How cozy, she thought.
He rose to his feet in an easy glide, his movements as relaxed as his expression. But his eyes glittered a warning that belied the ready smile. “What can I do for you?”
“I’ve got bike trouble. The owner of the diner said you were the man to see and he told me that I would find you here.” She extended her hand. “I’m Beth.”
He looked at her hand as if inspecting it and then his gaze flicked to her left hand. Was he searching for a ring on that all-important finger? Or the indentation and lighter skin that showed there had been one there recently? She wasn’t sure, but there was a hesitation before his palm slid along hers in a sensual glide that made her skin pucker all over. His hand was clean, calloused. His nails showed the stain of stubborn motor oil. He gripped her hand and did not shake so much as stroke, his thumb caressing the sensitive skin on the back of her hand. Her heartbeat kicked up a notch and her lungs suddenly demanded more oxygen.
“Nice to meet you, Beth.”
She drew back her hand, but it continued to tingle as if she’d just touched an electrified livestock fence.

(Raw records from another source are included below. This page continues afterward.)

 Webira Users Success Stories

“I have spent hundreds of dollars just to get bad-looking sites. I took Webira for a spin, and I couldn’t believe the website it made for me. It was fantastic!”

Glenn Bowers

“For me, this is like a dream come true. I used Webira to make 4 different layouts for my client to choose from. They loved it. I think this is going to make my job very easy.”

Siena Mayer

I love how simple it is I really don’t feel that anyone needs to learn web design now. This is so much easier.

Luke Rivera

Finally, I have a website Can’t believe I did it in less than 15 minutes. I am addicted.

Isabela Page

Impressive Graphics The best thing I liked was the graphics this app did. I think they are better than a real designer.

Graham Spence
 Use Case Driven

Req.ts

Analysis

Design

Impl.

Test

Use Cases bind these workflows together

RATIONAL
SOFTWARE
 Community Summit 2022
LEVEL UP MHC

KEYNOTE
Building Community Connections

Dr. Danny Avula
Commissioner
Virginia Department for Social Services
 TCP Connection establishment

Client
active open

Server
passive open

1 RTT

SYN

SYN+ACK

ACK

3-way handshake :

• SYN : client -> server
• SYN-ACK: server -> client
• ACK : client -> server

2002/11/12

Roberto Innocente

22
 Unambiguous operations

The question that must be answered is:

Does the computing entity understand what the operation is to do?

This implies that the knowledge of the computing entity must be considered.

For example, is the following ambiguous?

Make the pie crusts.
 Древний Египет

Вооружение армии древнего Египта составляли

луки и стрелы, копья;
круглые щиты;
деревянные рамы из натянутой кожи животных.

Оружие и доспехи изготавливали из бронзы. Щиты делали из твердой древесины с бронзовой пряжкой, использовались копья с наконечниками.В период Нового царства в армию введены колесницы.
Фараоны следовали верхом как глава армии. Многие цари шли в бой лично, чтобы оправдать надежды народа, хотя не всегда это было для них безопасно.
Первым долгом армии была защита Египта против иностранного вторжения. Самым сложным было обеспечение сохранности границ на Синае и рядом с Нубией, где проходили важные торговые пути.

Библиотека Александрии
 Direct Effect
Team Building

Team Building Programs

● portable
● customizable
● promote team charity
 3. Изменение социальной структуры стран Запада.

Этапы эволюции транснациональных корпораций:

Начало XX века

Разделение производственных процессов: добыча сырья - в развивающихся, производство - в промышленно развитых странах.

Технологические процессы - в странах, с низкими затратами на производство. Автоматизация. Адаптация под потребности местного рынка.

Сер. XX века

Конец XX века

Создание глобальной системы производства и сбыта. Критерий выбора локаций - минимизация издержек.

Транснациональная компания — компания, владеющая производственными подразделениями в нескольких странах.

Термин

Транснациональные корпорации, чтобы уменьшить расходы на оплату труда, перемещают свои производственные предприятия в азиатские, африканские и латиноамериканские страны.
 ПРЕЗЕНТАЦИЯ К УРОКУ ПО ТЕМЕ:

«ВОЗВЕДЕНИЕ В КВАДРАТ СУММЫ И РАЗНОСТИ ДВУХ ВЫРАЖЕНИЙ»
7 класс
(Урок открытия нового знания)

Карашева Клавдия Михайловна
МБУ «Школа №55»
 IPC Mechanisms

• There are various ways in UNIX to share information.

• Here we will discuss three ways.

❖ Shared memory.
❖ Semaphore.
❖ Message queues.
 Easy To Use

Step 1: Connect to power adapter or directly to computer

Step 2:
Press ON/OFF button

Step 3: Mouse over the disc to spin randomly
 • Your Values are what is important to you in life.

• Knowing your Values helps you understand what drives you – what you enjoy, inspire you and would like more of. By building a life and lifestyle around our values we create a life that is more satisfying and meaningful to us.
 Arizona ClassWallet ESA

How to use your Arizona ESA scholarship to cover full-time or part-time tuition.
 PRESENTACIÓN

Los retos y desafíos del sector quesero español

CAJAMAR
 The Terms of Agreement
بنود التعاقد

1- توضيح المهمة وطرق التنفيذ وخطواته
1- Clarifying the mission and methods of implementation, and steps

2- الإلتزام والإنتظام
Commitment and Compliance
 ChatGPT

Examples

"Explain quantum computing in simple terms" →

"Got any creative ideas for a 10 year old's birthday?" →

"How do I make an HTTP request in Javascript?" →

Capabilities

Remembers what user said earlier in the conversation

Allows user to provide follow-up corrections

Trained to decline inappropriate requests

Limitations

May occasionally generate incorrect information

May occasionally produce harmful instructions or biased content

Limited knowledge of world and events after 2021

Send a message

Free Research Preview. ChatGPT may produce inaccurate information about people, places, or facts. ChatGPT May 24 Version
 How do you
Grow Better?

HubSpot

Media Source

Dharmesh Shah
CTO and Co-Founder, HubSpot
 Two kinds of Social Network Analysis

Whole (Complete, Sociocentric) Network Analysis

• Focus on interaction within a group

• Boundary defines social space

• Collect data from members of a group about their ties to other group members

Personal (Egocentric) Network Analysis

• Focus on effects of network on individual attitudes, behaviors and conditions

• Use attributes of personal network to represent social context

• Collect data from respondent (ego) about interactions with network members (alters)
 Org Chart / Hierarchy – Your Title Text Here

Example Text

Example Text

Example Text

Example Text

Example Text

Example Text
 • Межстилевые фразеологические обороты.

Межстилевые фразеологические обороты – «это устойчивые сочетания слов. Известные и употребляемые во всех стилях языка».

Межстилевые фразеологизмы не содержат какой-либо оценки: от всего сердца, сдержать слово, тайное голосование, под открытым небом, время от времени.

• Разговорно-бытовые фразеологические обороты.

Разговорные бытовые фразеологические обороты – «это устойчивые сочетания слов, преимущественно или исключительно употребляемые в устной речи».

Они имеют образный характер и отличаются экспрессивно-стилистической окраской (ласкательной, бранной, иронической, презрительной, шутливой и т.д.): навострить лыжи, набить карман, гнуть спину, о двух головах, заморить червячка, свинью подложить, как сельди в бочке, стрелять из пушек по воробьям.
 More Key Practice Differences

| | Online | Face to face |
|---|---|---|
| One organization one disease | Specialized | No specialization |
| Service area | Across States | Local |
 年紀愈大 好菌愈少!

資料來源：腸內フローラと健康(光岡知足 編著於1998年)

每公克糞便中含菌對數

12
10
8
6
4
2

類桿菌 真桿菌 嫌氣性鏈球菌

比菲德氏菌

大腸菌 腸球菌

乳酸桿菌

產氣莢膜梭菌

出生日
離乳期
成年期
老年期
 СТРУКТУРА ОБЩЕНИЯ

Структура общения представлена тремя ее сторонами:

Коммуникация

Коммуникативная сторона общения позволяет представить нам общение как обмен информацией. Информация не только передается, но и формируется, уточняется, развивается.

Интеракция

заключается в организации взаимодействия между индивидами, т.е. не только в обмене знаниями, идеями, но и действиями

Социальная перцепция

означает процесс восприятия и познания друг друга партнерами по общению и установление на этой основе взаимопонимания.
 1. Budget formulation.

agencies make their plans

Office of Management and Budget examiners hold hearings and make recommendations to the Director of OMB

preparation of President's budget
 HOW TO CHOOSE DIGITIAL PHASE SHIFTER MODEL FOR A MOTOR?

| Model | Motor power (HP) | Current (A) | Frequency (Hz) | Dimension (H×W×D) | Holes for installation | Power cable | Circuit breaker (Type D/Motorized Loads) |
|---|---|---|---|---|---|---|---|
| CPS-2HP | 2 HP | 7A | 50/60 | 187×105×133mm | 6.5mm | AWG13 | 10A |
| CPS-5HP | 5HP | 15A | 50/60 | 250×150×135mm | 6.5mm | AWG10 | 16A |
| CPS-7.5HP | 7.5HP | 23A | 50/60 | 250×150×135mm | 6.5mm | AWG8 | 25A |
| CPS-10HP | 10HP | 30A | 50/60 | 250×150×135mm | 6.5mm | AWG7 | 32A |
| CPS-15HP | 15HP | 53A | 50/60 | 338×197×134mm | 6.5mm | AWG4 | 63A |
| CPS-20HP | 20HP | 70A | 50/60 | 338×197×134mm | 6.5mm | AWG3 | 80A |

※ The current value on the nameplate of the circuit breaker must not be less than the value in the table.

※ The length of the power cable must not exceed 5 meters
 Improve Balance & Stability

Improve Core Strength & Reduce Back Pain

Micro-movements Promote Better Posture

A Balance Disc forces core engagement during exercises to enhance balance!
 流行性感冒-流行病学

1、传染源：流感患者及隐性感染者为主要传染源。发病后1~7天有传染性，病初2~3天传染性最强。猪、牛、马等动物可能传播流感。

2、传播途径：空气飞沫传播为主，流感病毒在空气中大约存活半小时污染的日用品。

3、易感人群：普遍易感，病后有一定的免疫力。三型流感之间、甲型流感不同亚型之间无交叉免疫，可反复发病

“If you need a bike fixed,” said Quinton Ford, interrupting, “you should ask Chino.” He thumbed at the mountainous man sitting with the leader of the Wolf Posse.
“That so?” said Beth. “Why’s that?”
“It’s his specialty. Ty’s is cars.”
“A motor is a motor,” said Beth. “And I don’t think that Nathan would steer me wrong. What do you say, Ty?”
His smile relayed anticipation and mischief. “Let’s have a look.”
The whole point of coming here was to have everyone on his home turf see her leave with Ty and make the obvious conclusions. Her story to her supervisor, Luke Forrest, about getting a read on Ty was nonsense. She didn’t need a read. All she ever wanted or needed to know about Ty Redhorse she’d found in his FBI file. What she desired was traction, an inescapable hook to get him on board, because he’d already turned down the Bureau’s offer presented by his tribe.
If tomorrow morning, he discovered that he’d been seen leaving the roadside bar with an FBI field agent? Well, that was the sort of thing he might be inclined to want to keep to himself.